Pepe Escobar: desdolarização global se aproximando de ‘momento crucial’

Ekaterina Blinova – 03 de maio de 2023

A desdolarização está caminhando para um avanço devido ao crescente descontentamento global com o 'capitalismo de cassino' dos EUA, disse Pepe Escobar, analista geopolítico e jornalista veterano, ao Sputnik News.

“É uma gigantesca bola de neve em todo o mundo. Não conseguimos nem acompanhá-la”, disse Pepe Escobar em entrevista ao podcast New Rules.

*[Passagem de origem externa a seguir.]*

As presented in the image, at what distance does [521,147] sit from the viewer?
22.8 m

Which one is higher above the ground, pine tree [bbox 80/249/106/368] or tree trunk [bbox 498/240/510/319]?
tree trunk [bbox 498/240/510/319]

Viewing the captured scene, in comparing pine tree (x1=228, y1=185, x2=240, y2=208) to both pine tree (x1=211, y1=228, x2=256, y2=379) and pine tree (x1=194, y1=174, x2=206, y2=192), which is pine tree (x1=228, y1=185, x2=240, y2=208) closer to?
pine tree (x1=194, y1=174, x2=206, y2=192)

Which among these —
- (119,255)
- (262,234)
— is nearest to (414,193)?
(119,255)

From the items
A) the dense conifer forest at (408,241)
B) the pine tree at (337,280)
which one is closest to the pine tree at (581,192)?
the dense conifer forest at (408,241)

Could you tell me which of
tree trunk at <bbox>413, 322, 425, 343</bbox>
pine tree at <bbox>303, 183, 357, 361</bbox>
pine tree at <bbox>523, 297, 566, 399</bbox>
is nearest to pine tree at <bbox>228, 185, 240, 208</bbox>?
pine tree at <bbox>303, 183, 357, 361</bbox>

“É muito importante o que vai ser discutido na cúpula do BRICS na África do Sul. Este provavelmente será o momento de encruzilhada em que as coisas irão acontecer.”

Escobar explicou que um número crescente de países do Sul Global estava fazendo as contas e concluindo que o dólar americano não era uma aposta segura. A combinação de uma política agressiva de sanções dos EUA e gastos imprudentes do governo reduziu drasticamente o apelo internacional do dólar.

“Se você quiser analisar os padrões das últimas duas décadas, precisa entender o fato de que, se você é rico em commodities e se é uma nação capitalista produtiva e decide emitir uma moeda, ela será respeitada internacionalmente porque as pessoas saberão que é baseada em fatos, proveniência real, riqueza real”,

disse ele.

“Isso é contrário ao sistema que temos agora, que venho chamando de ‘capitalismo de cassino’ há anos. São futuros, são apostas, são suposições. Pode dar certo ou errado. Se você perder, você perde tudo. A casa quase sempre ganha porque a casa é quem imprime a moeda. É apoiado em nada, literalmente, por um país que deve US$ 30 trilhões [em dívida nacional] agora e nunca será capaz de pagá-la.”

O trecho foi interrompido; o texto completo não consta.